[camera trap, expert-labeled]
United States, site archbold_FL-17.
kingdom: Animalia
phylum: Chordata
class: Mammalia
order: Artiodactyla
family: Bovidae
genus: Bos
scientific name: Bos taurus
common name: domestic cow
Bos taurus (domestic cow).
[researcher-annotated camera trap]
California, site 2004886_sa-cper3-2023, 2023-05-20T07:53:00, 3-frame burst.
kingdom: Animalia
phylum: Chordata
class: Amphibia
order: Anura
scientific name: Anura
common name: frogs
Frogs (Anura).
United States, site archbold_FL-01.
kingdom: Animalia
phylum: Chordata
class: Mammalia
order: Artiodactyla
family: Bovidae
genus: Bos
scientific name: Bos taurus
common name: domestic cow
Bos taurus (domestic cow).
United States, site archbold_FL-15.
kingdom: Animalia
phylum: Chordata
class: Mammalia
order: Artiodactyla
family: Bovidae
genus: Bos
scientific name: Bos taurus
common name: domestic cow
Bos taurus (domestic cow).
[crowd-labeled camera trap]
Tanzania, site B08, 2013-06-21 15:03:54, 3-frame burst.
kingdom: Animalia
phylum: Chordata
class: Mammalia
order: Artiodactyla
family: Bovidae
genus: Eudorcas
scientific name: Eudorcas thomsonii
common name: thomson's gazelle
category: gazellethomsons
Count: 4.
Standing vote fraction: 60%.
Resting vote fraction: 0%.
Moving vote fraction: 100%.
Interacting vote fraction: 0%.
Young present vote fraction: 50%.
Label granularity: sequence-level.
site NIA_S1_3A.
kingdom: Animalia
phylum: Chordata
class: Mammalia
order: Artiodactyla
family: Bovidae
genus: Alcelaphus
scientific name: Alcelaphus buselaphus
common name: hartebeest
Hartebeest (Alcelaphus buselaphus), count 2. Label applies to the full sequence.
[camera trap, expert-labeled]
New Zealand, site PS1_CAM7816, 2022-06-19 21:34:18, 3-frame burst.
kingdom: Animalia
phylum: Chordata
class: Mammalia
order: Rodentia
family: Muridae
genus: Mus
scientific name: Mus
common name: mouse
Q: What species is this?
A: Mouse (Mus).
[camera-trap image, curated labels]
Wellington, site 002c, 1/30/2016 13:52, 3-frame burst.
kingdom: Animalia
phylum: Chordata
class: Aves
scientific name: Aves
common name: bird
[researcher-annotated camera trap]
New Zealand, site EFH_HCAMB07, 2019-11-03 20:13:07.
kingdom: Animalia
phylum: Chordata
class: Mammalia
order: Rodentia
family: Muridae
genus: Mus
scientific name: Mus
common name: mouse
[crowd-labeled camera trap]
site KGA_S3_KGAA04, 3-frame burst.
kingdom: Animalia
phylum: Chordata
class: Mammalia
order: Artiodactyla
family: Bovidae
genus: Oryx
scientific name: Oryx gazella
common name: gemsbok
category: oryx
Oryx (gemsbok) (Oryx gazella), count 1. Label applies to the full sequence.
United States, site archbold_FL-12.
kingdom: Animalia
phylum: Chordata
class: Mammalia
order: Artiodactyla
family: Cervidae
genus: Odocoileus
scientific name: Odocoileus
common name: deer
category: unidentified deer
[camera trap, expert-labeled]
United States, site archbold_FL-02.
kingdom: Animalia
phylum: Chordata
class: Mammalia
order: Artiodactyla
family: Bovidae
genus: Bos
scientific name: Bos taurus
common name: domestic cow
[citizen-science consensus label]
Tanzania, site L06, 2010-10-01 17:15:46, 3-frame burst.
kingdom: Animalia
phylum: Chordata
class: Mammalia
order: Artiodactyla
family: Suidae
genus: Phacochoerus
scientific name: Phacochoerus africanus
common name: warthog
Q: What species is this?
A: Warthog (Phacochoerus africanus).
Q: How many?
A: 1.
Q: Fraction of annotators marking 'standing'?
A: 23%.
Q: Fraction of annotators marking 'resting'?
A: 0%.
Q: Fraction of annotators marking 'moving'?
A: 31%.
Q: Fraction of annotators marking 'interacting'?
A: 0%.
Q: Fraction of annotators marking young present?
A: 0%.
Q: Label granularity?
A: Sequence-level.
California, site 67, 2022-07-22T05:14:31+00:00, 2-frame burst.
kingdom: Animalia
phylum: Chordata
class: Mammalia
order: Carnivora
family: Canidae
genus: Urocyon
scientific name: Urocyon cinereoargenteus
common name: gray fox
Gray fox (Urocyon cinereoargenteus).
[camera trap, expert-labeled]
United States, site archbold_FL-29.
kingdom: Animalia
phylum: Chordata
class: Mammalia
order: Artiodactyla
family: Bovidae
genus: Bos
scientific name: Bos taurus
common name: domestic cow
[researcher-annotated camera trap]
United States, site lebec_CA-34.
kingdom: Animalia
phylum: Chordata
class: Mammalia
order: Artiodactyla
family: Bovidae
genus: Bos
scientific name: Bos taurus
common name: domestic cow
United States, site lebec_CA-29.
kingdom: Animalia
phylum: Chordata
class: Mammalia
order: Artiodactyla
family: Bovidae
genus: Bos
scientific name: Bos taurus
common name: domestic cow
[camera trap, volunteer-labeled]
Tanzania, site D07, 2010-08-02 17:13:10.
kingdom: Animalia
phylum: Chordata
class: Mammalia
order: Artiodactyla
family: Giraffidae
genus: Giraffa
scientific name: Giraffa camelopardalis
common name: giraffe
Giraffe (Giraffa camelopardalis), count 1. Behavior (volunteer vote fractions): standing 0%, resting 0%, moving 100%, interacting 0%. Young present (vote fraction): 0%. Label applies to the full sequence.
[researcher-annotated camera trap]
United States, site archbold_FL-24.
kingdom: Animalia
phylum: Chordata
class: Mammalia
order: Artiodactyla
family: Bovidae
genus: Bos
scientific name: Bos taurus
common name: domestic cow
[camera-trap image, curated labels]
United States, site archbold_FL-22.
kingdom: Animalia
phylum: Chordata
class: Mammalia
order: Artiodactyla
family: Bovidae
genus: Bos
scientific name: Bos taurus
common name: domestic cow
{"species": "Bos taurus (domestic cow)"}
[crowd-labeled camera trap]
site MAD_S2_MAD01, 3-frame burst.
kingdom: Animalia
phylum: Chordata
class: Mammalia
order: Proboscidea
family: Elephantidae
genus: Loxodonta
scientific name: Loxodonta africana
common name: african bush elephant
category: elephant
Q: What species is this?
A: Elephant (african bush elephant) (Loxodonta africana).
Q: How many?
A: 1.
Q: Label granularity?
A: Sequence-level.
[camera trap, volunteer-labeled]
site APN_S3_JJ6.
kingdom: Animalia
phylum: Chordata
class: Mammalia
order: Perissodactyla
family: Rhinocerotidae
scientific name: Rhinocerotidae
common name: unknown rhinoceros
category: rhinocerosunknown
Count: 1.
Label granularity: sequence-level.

- What is needed -
Repeat all the entries above without altering anything.

- The completed task -
[camera trap, expert-labeled]
United States, site archbold_FL-17.
kingdom: Animalia
phylum: Chordata
class: Mammalia
order: Artiodactyla
family: Bovidae
genus: Bos
scientific name: Bos taurus
common name: domestic cow
Bos taurus (domestic cow).
[researcher-annotated camera trap]
California, site 2004886_sa-cper3-2023, 2023-05-20T07:53:00, 3-frame burst.
kingdom: Animalia
phylum: Chordata
class: Amphibia
order: Anura
scientific name: Anura
common name: frogs
Frogs (Anura).
United States, site archbold_FL-01.
kingdom: Animalia
phylum: Chordata
class: Mammalia
order: Artiodactyla
family: Bovidae
genus: Bos
scientific name: Bos taurus
common name: domestic cow
Bos taurus (domestic cow).
United States, site archbold_FL-15.
kingdom: Animalia
phylum: Chordata
class: Mammalia
order: Artiodactyla
family: Bovidae
genus: Bos
scientific name: Bos taurus
common name: domestic cow
Bos taurus (domestic cow).
[crowd-labeled camera trap]
Tanzania, site B08, 2013-06-21 15:03:54, 3-frame burst.
kingdom: Animalia
phylum: Chordata
class: Mammalia
order: Artiodactyla
family: Bovidae
genus: Eudorcas
scientific name: Eudorcas thomsonii
common name: thomson's gazelle
category: gazellethomsons
Count: 4.
Standing vote fraction: 60%.
Resting vote fraction: 0%.
Moving vote fraction: 100%.
Interacting vote fraction: 0%.
Young present vote fraction: 50%.
Label granularity: sequence-level.
site NIA_S1_3A.
kingdom: Animalia
phylum: Chordata
class: Mammalia
order: Artiodactyla
family: Bovidae
genus: Alcelaphus
scientific name: Alcelaphus buselaphus
common name: hartebeest
Hartebeest (Alcelaphus buselaphus), count 2. Label applies to the full sequence.
[camera trap, expert-labeled]
New Zealand, site PS1_CAM7816, 2022-06-19 21:34:18, 3-frame burst.
kingdom: Animalia
phylum: Chordata
class: Mammalia
order: Rodentia
family: Muridae
genus: Mus
scientific name: Mus
common name: mouse
Q: What species is this?
A: Mouse (Mus).
[camera-trap image, curated labels]
Wellington, site 002c, 1/30/2016 13:52, 3-frame burst.
kingdom: Animalia
phylum: Chordata
class: Aves
scientific name: Aves
common name: bird
[researcher-annotated camera trap]
New Zealand, site EFH_HCAMB07, 2019-11-03 20:13:07.
kingdom: Animalia
phylum: Chordata
class: Mammalia
order: Rodentia
family: Muridae
genus: Mus
scientific name: Mus
common name: mouse
[crowd-labeled camera trap]
site KGA_S3_KGAA04, 3-frame burst.
kingdom: Animalia
phylum: Chordata
class: Mammalia
order: Artiodactyla
family: Bovidae
genus: Oryx
scientific name: Oryx gazella
common name: gemsbok
category: oryx
Oryx (gemsbok) (Oryx gazella), count 1. Label applies to the full sequence.
United States, site archbold_FL-12.
kingdom: Animalia
phylum: Chordata
class: Mammalia
order: Artiodactyla
family: Cervidae
genus: Odocoileus
scientific name: Odocoileus
common name: deer
category: unidentified deer
[camera trap, expert-labeled]
United States, site archbold_FL-02.
kingdom: Animalia
phylum: Chordata
class: Mammalia
order: Artiodactyla
family: Bovidae
genus: Bos
scientific name: Bos taurus
common name: domestic cow
[citizen-science consensus label]
Tanzania, site L06, 2010-10-01 17:15:46, 3-frame burst.
kingdom: Animalia
phylum: Chordata
class: Mammalia
order: Artiodactyla
family: Suidae
genus: Phacochoerus
scientific name: Phacochoerus africanus
common name: warthog
Q: What species is this?
A: Warthog (Phacochoerus africanus).
Q: How many?
A: 1.
Q: Fraction of annotators marking 'standing'?
A: 23%.
Q: Fraction of annotators marking 'resting'?
A: 0%.
Q: Fraction of annotators marking 'moving'?
A: 31%.
Q: Fraction of annotators marking 'interacting'?
A: 0%.
Q: Fraction of annotators marking young present?
A: 0%.
Q: Label granularity?
A: Sequence-level.
California, site 67, 2022-07-22T05:14:31+00:00, 2-frame burst.
kingdom: Animalia
phylum: Chordata
class: Mammalia
order: Carnivora
family: Canidae
genus: Urocyon
scientific name: Urocyon cinereoargenteus
common name: gray fox
Gray fox (Urocyon cinereoargenteus).
[camera trap, expert-labeled]
United States, site archbold_FL-29.
kingdom: Animalia
phylum: Chordata
class: Mammalia
order: Artiodactyla
family: Bovidae
genus: Bos
scientific name: Bos taurus
common name: domestic cow
[researcher-annotated camera trap]
United States, site lebec_CA-34.
kingdom: Animalia
phylum: Chordata
class: Mammalia
order: Artiodactyla
family: Bovidae
genus: Bos
scientific name: Bos taurus
common name: domestic cow
United States, site lebec_CA-29.
kingdom: Animalia
phylum: Chordata
class: Mammalia
order: Artiodactyla
family: Bovidae
genus: Bos
scientific name: Bos taurus
common name: domestic cow
[camera trap, volunteer-labeled]
Tanzania, site D07, 2010-08-02 17:13:10.
kingdom: Animalia
phylum: Chordata
class: Mammalia
order: Artiodactyla
family: Giraffidae
genus: Giraffa
scientific name: Giraffa camelopardalis
common name: giraffe
Giraffe (Giraffa camelopardalis), count 1. Behavior (volunteer vote fractions): standing 0%, resting 0%, moving 100%, interacting 0%. Young present (vote fraction): 0%. Label applies to the full sequence.
[researcher-annotated camera trap]
United States, site archbold_FL-24.
kingdom: Animalia
phylum: Chordata
class: Mammalia
order: Artiodactyla
family: Bovidae
genus: Bos
scientific name: Bos taurus
common name: domestic cow
[camera-trap image, curated labels]
United States, site archbold_FL-22.
kingdom: Animalia
phylum: Chordata
class: Mammalia
order: Artiodactyla
family: Bovidae
genus: Bos
scientific name: Bos taurus
common name: domestic cow
{"species": "Bos taurus (domestic cow)"}
[crowd-labeled camera trap]
site MAD_S2_MAD01, 3-frame burst.
kingdom: Animalia
phylum: Chordata
class: Mammalia
order: Proboscidea
family: Elephantidae
genus: Loxodonta
scientific name: Loxodonta africana
common name: african bush elephant
category: elephant
Q: What species is this?
A: Elephant (african bush elephant) (Loxodonta africana).
Q: How many?
A: 1.
Q: Label granularity?
A: Sequence-level.
[camera trap, volunteer-labeled]
site APN_S3_JJ6.
kingdom: Animalia
phylum: Chordata
class: Mammalia
order: Perissodactyla
family: Rhinocerotidae
scientific name: Rhinocerotidae
common name: unknown rhinoceros
category: rhinocerosunknown
Count: 1.
Label granularity: sequence-level.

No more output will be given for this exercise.